DraftKings Inc. (DKNG) has entered into a partnership with FaZe Clan, a digital-native lifestyle and media platform. With this deal, DraftKings has become the Official Sports Betting, iGaming, Daily Fantasy and Free-to-Play Partner of the platform.
Also, DraftKings will have access to upcoming FaZe Clan events as well as a variety of digital and social media content. The companies also disclosed plans to work together in developing educational content in order to increase awareness for responsible gaming.
The agreement will also bolster DraftKings’ presence in esports, becoming the official sponsor of FaZe Clan’s Counter-Strike esports team. Its logo will be placed on team jerseys and player official channels as well as content. (See DraftKings stock chart on TipRanks)
The Co-founder and President of DraftKings in North America region, Matt Kalish, said, “The strong crossover between DraftKings customers and FaZe’s tens of millions of viewers and followers made this a natural alliance, and we hope to create excitement, competition, and community around sports and video games for adult audiences everywhere we operate.”

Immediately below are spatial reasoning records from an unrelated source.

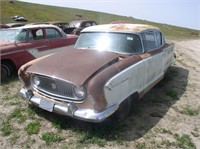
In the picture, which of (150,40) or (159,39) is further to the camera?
(159,39)

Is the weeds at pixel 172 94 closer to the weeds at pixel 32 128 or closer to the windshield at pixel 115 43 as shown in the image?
the windshield at pixel 115 43

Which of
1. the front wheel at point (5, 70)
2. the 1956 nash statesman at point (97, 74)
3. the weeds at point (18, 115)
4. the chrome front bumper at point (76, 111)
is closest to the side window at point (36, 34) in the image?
the front wheel at point (5, 70)

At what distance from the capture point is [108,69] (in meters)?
3.89

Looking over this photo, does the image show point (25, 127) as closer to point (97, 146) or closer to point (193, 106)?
point (97, 146)

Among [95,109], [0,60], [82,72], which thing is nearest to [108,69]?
[82,72]

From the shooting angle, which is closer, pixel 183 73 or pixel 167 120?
pixel 167 120

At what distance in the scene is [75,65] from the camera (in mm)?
4113

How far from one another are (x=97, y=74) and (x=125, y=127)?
1.13 metres

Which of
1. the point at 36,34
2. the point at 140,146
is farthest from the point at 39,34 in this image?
the point at 140,146

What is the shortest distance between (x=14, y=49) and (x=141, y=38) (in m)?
3.67

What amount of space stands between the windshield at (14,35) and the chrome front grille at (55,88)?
314cm

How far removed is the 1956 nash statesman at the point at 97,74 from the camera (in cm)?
364

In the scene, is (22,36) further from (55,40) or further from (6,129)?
Result: (6,129)

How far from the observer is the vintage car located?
6.60 m
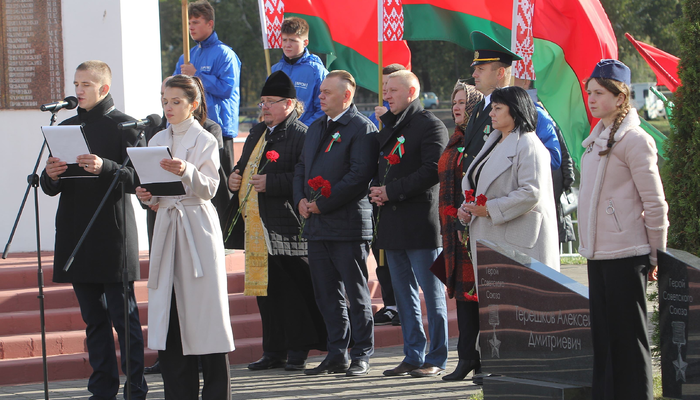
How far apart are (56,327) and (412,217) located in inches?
130

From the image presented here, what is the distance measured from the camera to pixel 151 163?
185 inches

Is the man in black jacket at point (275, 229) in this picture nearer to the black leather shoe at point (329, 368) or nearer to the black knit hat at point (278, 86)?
the black knit hat at point (278, 86)

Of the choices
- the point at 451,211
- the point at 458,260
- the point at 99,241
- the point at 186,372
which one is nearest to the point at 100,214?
the point at 99,241

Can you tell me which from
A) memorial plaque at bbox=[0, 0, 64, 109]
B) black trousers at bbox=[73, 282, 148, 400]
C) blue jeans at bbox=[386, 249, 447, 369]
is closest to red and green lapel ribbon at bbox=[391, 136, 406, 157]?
blue jeans at bbox=[386, 249, 447, 369]

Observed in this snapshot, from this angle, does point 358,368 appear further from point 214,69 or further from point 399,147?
point 214,69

On November 16, Susquehanna analyst Joseph Stauff maintained a Buy rating on DraftKings and lowered the price target to $65 from $75. The new price target implies 71.6% upside potential.
Meanwhile, the rest of the Street is cautiously optimistic about the stock with a Moderate Buy consensus rating based on 10 Buys, 5 Holds, and 1 Sell. The average DraftKings price target of $64.36 implies 70% upside potential to current levels.

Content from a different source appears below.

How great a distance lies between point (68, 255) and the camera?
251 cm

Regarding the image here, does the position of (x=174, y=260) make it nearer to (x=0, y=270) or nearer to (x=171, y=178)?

See Analysts’ Top Stocks on TipRanks >>
TipRanks’ Website Traffic tool, which uses data from SEMrush Holdings (SEMR), the world’s biggest website usage monitoring service, offers insight into DraftKings’ performance.
According to the tool, compared to the previous year, the DraftKings’ website recorded a 41.3% monthly increase in global unique visits in October. Similarly, the website traffic has increased 91.3% year-to-date against the same period last year.